"""
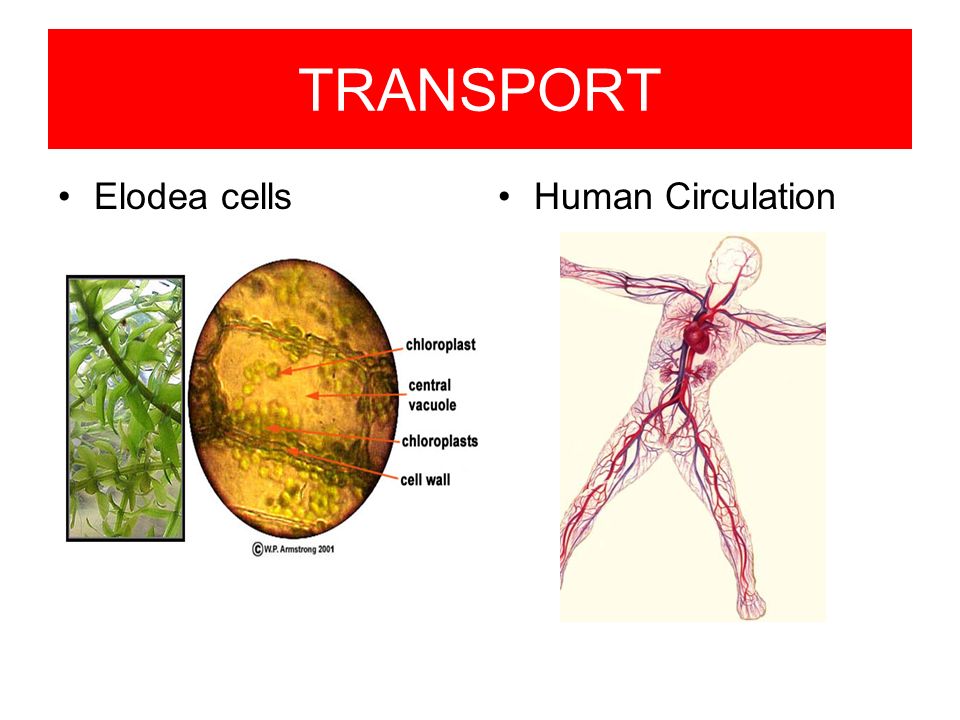 TRANSPORT

• Elodea cells

chloroplast
central vacuole
chloroplasts
cell wall
©W.P. Armstrong 2001

• Human Circulation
"""
=== EXERCISE REQUIREMENTS ===
The expected output is a verbatim retyping of each line from the one with "central vacuole" to the end of the listing above, with both end lines kept and nothing added.

=== ANSWER SPACE ===
central vacuole
chloroplasts
cell wall
©W.P. Armstrong 2001

• Human Circulation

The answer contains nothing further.